He stood in the middle of his washroom, half naked in front of a floor-length mirror, staring at the familiar brassy golden ring hanging from a dirty string around his neck.
Cyril blinked, hoping against all odds that by resetting his vision the strange apparition would clear away. But the ring remained steadfast where it lay, burrowing a hole into his chest.
He wasn’t supposed to have this. Not yet and, in this reality, not ever. Carefully, Cyril willed his pulse to slow and wrapped his hand around the band to tug it off himself. It was looped through such a threadbare string; it should have been pulled off easy.
But the ring wouldn’t budge. It stubbornly clung to the string around his neck regardless of how hard he yanked and attempted to prise it free from his neck. And upon realising he had brought the keepsake with him, a bubble of panic swelled in his gut as he considered the implications.
Aside from his last little foray with sacrificial magic in that gelid seaside cottage, Cyril had only ever performed one other spell potent enough to carry itself through entire realities. He didn’t expect it to bite him in the ass so completely as it seemed to be doing now.
Cyril thumbed the ring on his chest as he finally gave up trying to take it off and dunked himself into the bath. He hoped that against all odds, the hot water would corrode through the loop strung around it.
On his wedding day, he made an oath upon the band, binding himself and his betrothed for eternity in something greater and more powerful than any church-sanctioned vow of matrimony. He thought he was being romantic. And, to his credit, he was. It was plenty romantic, regardless of the repercussions. He had truly believed he would be in love for all eternity.
Honestly, it served him right being married at fucking twenty-three, after a mere two months of courtship.
He decided that, until proven otherwise, he was dealing with a best-case scenario, because he couldn’t afford the migraine that a worse situation would beset him. The ring marked him as a spoken-for man, regardless of time or space or logic, and in some insidious way, it would prevent him from straying. Not that Cyril had flirtation on the mind much these days, not at his advanced age.
He soaked in the magically heated tub, alone with his thoughts long enough that the olive undertone of his skin took on a scalded-red hue. He only rose up from his parboil when he heard the tell-tale bell of food being placed upon his desk.
He dressed, applied some healing bandages around his knuckles to assuage the better part of Shoestring’s damage (the cat had settled nicely inside a cubby much too small for him), and finally got to work.

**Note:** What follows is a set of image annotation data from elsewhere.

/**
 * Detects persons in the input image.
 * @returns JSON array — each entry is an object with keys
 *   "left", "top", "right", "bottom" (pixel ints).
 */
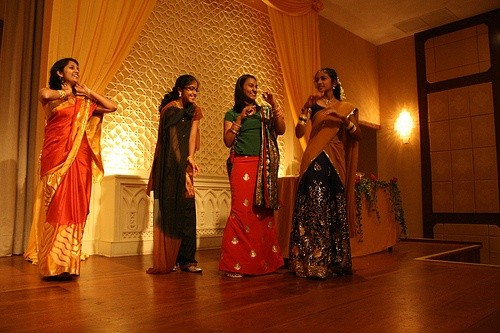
[
  {"left": 289, "top": 68, "right": 360, "bottom": 279},
  {"left": 39, "top": 58, "right": 118, "bottom": 277},
  {"left": 146, "top": 75, "right": 203, "bottom": 274},
  {"left": 219, "top": 74, "right": 286, "bottom": 278}
]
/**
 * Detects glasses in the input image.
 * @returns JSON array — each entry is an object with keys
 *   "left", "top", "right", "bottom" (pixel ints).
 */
[{"left": 185, "top": 85, "right": 199, "bottom": 92}]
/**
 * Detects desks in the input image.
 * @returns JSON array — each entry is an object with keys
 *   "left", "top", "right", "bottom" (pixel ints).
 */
[{"left": 276, "top": 175, "right": 399, "bottom": 258}]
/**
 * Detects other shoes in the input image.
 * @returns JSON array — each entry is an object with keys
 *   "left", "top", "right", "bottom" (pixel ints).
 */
[
  {"left": 172, "top": 264, "right": 203, "bottom": 274},
  {"left": 45, "top": 272, "right": 76, "bottom": 281},
  {"left": 224, "top": 270, "right": 243, "bottom": 278}
]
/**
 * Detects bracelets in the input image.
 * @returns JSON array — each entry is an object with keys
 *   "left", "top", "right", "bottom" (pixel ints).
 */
[
  {"left": 273, "top": 106, "right": 283, "bottom": 118},
  {"left": 87, "top": 88, "right": 90, "bottom": 96},
  {"left": 298, "top": 114, "right": 307, "bottom": 125},
  {"left": 231, "top": 121, "right": 241, "bottom": 134},
  {"left": 58, "top": 89, "right": 65, "bottom": 99},
  {"left": 346, "top": 121, "right": 357, "bottom": 134}
]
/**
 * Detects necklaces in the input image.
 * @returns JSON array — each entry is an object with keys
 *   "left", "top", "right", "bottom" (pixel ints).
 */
[{"left": 322, "top": 97, "right": 335, "bottom": 105}]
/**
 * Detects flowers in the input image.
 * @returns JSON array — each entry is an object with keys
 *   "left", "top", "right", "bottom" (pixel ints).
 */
[{"left": 354, "top": 173, "right": 408, "bottom": 241}]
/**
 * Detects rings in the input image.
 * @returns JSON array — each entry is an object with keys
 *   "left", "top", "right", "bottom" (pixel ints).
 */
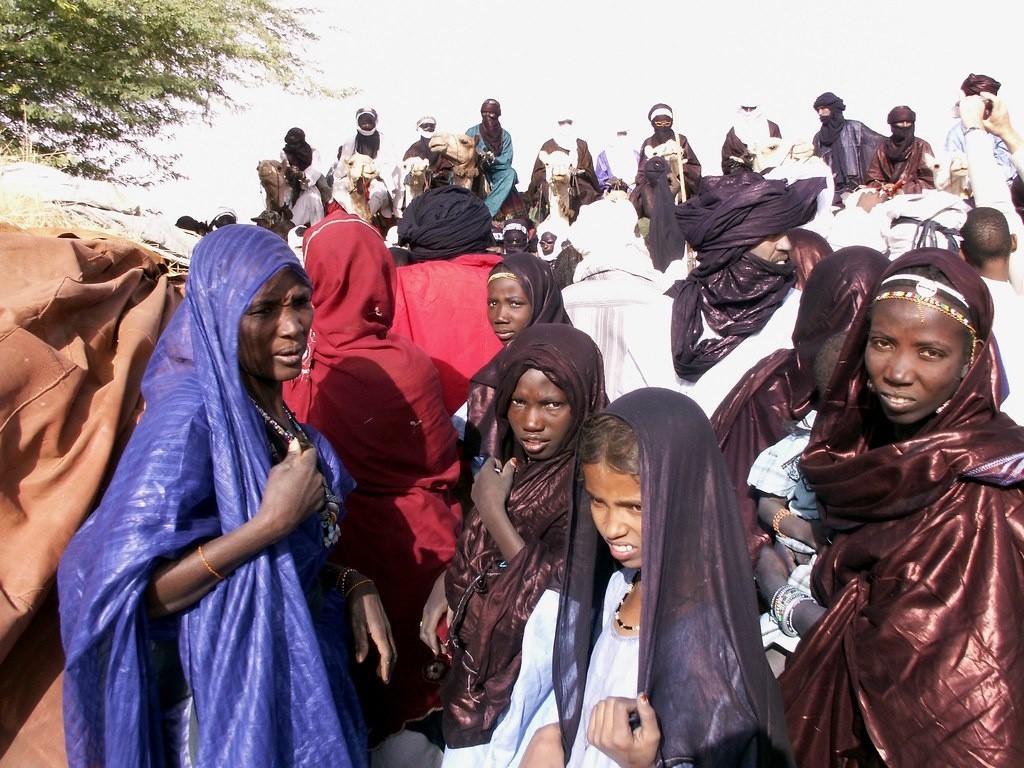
[{"left": 420, "top": 621, "right": 423, "bottom": 627}]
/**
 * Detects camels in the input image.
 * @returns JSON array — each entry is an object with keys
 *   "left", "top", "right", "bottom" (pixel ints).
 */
[
  {"left": 333, "top": 153, "right": 394, "bottom": 229},
  {"left": 925, "top": 150, "right": 966, "bottom": 190},
  {"left": 394, "top": 157, "right": 428, "bottom": 218},
  {"left": 644, "top": 139, "right": 687, "bottom": 207},
  {"left": 429, "top": 131, "right": 530, "bottom": 230},
  {"left": 535, "top": 149, "right": 575, "bottom": 244},
  {"left": 729, "top": 136, "right": 814, "bottom": 180},
  {"left": 257, "top": 159, "right": 323, "bottom": 229}
]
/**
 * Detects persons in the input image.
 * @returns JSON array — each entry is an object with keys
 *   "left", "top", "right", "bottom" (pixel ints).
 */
[{"left": 57, "top": 73, "right": 1024, "bottom": 768}]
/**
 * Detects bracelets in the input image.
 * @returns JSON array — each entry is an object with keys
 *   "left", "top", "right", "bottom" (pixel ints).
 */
[
  {"left": 773, "top": 509, "right": 796, "bottom": 538},
  {"left": 770, "top": 585, "right": 817, "bottom": 637},
  {"left": 199, "top": 546, "right": 226, "bottom": 580},
  {"left": 965, "top": 126, "right": 980, "bottom": 135},
  {"left": 346, "top": 579, "right": 373, "bottom": 597},
  {"left": 336, "top": 567, "right": 358, "bottom": 594}
]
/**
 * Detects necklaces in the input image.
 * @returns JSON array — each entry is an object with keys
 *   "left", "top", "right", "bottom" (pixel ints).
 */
[
  {"left": 247, "top": 396, "right": 341, "bottom": 548},
  {"left": 615, "top": 569, "right": 640, "bottom": 631}
]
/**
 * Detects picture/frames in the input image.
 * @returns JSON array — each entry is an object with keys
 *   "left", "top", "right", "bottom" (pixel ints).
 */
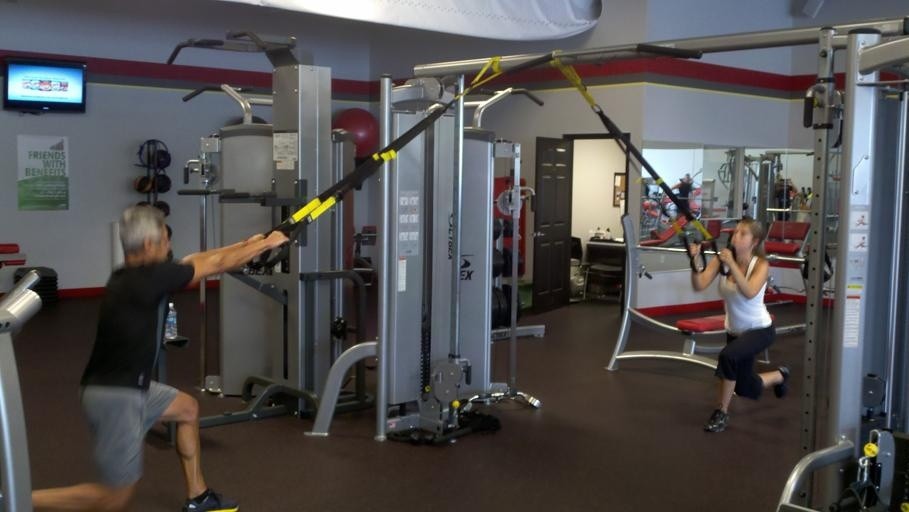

In retrospect, this all might’ve been easier if he’d still been a student. Sure, he’d need to make an excuse to leave the Academy and sneak back into the palace, but as a student, he was forced to keep a daily log of every class and lecture he attended, with detail so precise he could triangulate an exact date just by looking at a few timetables. The habit, unfortunately, didn’t stick with Cyril into adulthood. By the time he had finished flipping his pile of logs and notebooks inside-out-upside-down, he found that the last time he bothered scribbling anything of substance down at all was on February 12th.
One look outside the window confirmed he was long past that.
At least he had a year to pinpoint. The Cyril he’d usurped was in the beginning of his twenty-second cycle (he was a January baby, if it mattered) and, if his meagre journal entries were anything to go by, there was yet to be a single exciting event to have happened that year. He flipped through the book over bites of cream petit-fours and found the last event he’d bothered writing down was a shopping list of things he needed from town that his aunt had made him commit to ink.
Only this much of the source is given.